### Fragment dokumentu

::::

30 marca 2015

Satisfied prize

Takie wdzianko wygrzebałam ostatnio na resztkach resztek przecen w hajmioku - czyli po mojemu w H&M, to trochę tak po śląsku :D Cena jak się patrzy bo całe 30zł ha!
Milusiński ciepły miś, można by go tak nazwać. Pleciony z takich sznurków co zostały pocięte ze starej dzianinowej sukienki ( na przykład ) A jaki przyjemny w noszeniu, no rewelka. 
Zdjęcia zostały zrobione niecały tydzień temu. W jeden z tych dni co słonko przygrzało i jakieś 18 stopni było. No ale jak to w marcu - jak w garncu dziś już plucha, zimno i wieje. Nie martwcie się na święta ma spaść śnieg, bo na Boże narodzenie nie było :P

A co powiecie na moje obuwie? :D 
To chyba trzeci raz na blogu jak mam obcasy - ot szaleństwo :P









fot Kasia
narzuta - H&M
top - H&M
spodnie - gift, Bershka
buty - Mango
naszyjnik - River Island

23 marca 2015

High and beautiful

Tak pięknie, tak wysoko.
Tydzień urlopu w Alpach. Jak już wcześniej wyznałam na moim fanpage była to moja pierwsza wizyta w tych górach             i pierwszy tego typu urlop, podczas którego odczuwa się sporo bólu :D 
Dolina Aosty a ponad 1700m wyżej ośrodek narciarski Pila do którego prowadziła imponująca serpentyna dróg - osoby           o słabych nerwach nie powinny jej wybierać ;) Na dole wiosna a u góry zima.

::::

Przepisz bez żadnych zmian odcinek wpisu blogowego od słów „Tak pięknie, tak” aż po słowa „u góry zima.” włącznie.

### Udostępnione pozycje
::::

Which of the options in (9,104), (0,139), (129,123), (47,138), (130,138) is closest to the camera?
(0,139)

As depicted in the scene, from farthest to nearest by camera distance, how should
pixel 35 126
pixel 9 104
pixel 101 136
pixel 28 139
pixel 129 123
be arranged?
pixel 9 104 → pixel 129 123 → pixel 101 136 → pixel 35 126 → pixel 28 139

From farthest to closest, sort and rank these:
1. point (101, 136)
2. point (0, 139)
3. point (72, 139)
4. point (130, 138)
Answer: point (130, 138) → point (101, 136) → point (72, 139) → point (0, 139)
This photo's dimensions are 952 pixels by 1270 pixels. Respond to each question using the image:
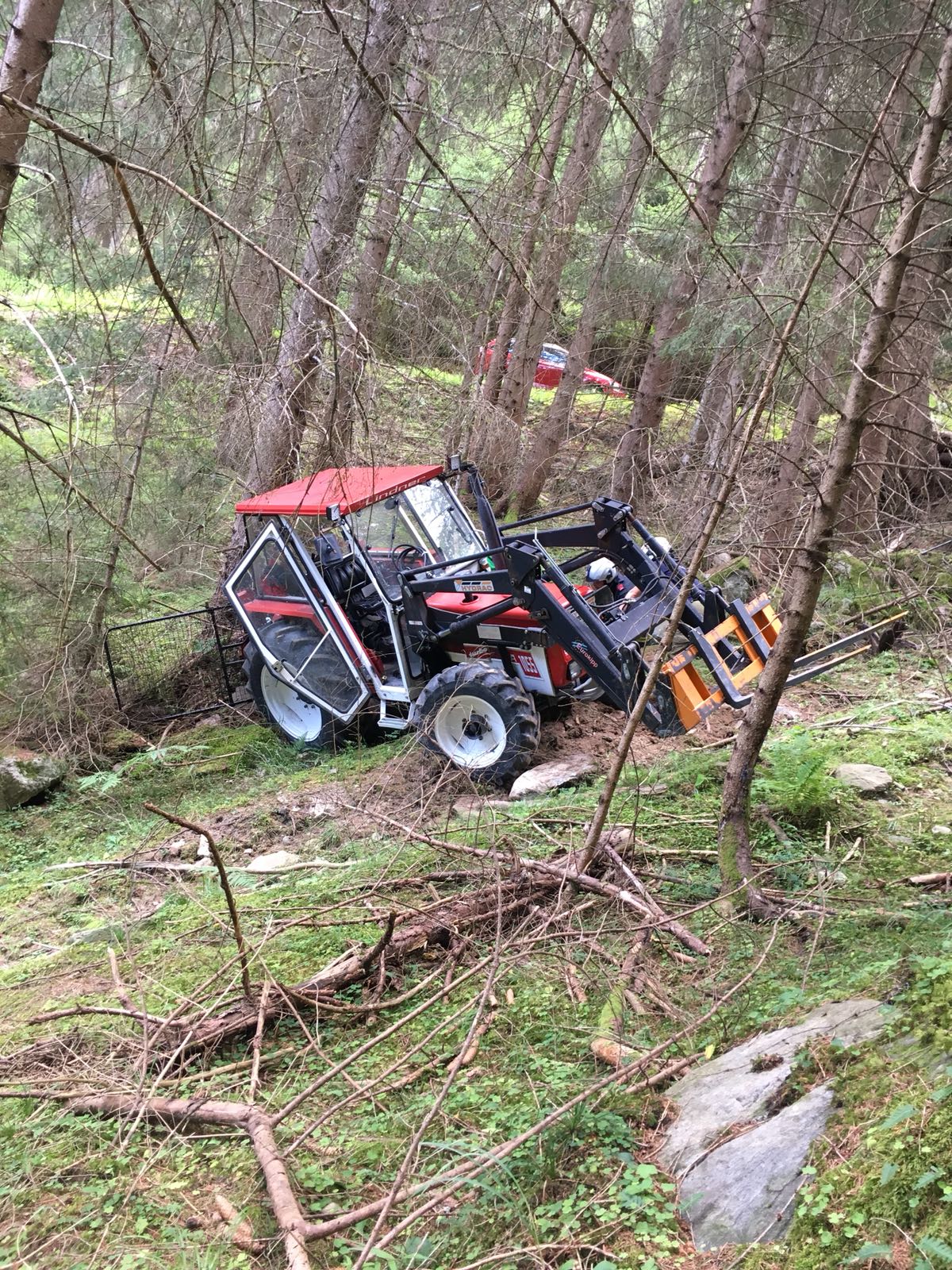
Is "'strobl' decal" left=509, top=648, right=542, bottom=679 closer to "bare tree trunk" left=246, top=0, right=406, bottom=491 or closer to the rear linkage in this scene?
the rear linkage

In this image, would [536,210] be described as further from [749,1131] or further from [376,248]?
[749,1131]

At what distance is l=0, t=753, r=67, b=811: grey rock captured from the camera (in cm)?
802

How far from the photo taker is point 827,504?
13.0ft

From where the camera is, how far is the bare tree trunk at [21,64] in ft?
11.0

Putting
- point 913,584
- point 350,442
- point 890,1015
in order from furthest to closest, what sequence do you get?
point 913,584 → point 350,442 → point 890,1015

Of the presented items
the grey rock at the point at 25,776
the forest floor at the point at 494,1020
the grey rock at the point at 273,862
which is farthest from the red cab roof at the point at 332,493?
the grey rock at the point at 25,776

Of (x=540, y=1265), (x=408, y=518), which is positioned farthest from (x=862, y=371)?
(x=408, y=518)

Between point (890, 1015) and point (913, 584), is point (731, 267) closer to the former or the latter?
point (913, 584)

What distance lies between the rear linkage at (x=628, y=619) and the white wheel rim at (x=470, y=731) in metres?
0.51

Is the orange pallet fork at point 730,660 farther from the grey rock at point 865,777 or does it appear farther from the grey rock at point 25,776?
the grey rock at point 25,776

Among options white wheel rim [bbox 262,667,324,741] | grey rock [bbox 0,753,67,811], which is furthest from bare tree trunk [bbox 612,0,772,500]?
grey rock [bbox 0,753,67,811]

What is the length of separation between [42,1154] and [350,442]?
2699 mm

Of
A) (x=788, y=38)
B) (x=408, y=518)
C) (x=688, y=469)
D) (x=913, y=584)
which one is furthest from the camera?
(x=788, y=38)

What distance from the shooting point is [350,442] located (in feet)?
11.9
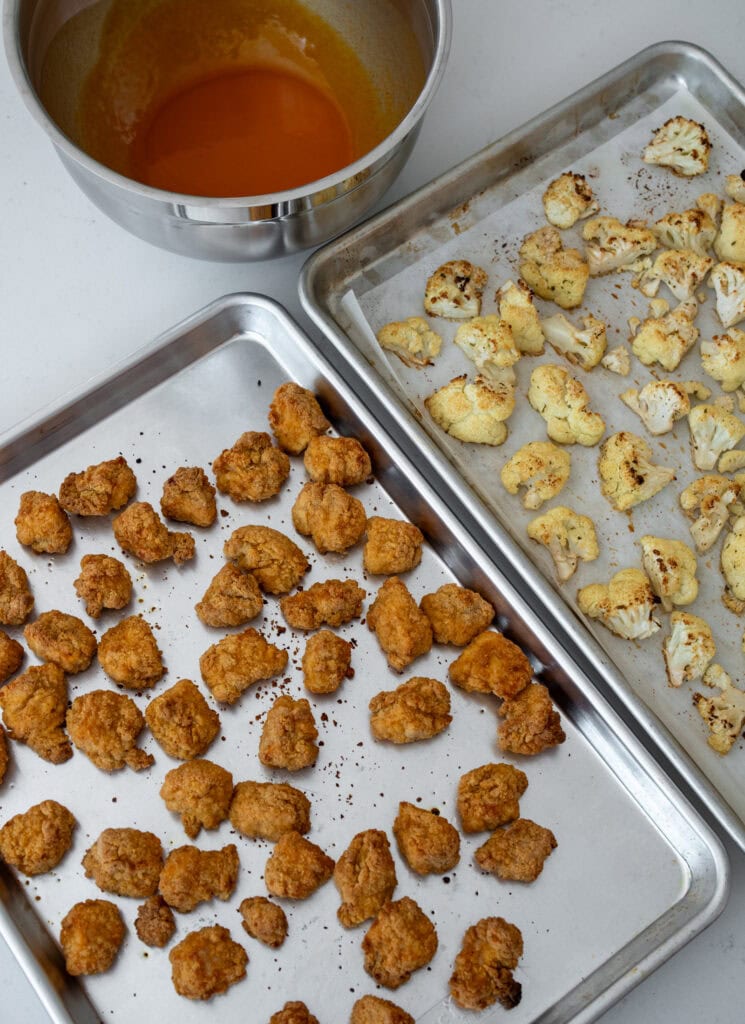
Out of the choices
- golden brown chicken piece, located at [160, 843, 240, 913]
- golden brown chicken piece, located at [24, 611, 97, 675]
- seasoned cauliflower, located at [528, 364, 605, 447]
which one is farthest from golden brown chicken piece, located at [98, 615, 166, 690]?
seasoned cauliflower, located at [528, 364, 605, 447]

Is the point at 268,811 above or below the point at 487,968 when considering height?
above

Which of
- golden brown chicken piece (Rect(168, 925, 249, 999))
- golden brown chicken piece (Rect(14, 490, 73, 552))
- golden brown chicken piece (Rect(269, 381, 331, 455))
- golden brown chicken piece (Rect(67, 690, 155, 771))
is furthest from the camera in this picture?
golden brown chicken piece (Rect(269, 381, 331, 455))

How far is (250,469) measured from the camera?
1.95 m

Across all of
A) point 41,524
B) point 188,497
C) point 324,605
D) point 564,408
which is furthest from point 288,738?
point 564,408

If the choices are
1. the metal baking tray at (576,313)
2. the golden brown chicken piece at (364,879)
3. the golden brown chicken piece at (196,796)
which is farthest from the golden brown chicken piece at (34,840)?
the metal baking tray at (576,313)

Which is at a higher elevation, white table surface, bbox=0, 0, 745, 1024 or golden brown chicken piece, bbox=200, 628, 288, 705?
white table surface, bbox=0, 0, 745, 1024

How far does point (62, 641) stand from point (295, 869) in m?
0.54

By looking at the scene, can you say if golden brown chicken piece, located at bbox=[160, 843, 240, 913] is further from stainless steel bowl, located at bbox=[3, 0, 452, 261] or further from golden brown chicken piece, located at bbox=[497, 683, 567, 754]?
stainless steel bowl, located at bbox=[3, 0, 452, 261]

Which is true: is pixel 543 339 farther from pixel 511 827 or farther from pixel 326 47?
pixel 511 827

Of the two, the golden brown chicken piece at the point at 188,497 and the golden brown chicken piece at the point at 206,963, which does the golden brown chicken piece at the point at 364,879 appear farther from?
the golden brown chicken piece at the point at 188,497

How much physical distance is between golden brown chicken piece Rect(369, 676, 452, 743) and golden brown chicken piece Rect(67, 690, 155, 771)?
1.28 feet

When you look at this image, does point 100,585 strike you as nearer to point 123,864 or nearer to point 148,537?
point 148,537

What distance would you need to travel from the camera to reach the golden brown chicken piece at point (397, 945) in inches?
66.1

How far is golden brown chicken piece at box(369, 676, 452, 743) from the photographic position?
180cm
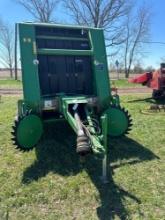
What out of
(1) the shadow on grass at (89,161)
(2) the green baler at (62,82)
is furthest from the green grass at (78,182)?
(2) the green baler at (62,82)

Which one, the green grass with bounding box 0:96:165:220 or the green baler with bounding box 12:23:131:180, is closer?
the green grass with bounding box 0:96:165:220

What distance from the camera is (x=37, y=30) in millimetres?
5391

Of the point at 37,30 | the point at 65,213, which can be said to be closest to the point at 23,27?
the point at 37,30

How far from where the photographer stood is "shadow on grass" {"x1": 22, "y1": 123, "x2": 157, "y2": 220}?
350 centimetres

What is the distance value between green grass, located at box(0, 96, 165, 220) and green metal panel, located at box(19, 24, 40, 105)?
91 centimetres

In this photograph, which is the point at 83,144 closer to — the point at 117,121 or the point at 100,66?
the point at 117,121

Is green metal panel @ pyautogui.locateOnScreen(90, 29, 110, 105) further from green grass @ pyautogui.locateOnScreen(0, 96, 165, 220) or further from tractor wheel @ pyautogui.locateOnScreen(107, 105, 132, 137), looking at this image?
green grass @ pyautogui.locateOnScreen(0, 96, 165, 220)

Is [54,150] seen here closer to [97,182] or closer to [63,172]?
[63,172]

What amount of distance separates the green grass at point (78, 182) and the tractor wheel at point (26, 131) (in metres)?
0.27

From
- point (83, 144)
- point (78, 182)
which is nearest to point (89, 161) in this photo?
point (78, 182)

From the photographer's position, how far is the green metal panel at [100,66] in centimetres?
537

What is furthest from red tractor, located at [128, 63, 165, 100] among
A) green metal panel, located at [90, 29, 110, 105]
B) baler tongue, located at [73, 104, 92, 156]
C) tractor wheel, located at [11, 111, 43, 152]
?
baler tongue, located at [73, 104, 92, 156]

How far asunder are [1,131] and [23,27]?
2.21 m

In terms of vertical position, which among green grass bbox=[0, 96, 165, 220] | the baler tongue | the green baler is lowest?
green grass bbox=[0, 96, 165, 220]
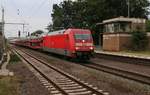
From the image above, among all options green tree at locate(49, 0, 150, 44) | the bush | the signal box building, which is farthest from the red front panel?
green tree at locate(49, 0, 150, 44)

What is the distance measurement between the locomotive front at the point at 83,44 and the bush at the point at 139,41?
22.5m

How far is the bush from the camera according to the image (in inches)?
2060

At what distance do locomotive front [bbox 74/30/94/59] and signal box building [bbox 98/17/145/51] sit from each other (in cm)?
2211

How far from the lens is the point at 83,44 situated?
30.3 meters

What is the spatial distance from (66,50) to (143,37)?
24.3m

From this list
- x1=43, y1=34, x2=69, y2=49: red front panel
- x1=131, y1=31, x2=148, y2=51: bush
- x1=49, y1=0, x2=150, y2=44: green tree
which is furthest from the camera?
x1=49, y1=0, x2=150, y2=44: green tree

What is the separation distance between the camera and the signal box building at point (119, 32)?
52.9m

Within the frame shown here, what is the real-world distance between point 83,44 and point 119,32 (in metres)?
22.9

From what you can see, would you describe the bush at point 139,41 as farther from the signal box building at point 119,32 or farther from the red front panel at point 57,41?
the red front panel at point 57,41

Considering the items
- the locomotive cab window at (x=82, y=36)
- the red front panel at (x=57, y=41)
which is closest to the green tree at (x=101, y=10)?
the red front panel at (x=57, y=41)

::::

### Wykonane zadanie
Tak pięknie, tak wysoko.
Tydzień urlopu w Alpach. Jak już wcześniej wyznałam na moim fanpage była to moja pierwsza wizyta w tych górach             i pierwszy tego typu urlop, podczas którego odczuwa się sporo bólu :D 
Dolina Aosty a ponad 1700m wyżej ośrodek narciarski Pila do którego prowadziła imponująca serpentyna dróg - osoby           o słabych nerwach nie powinny jej wybierać ;) Na dole wiosna a u góry zima.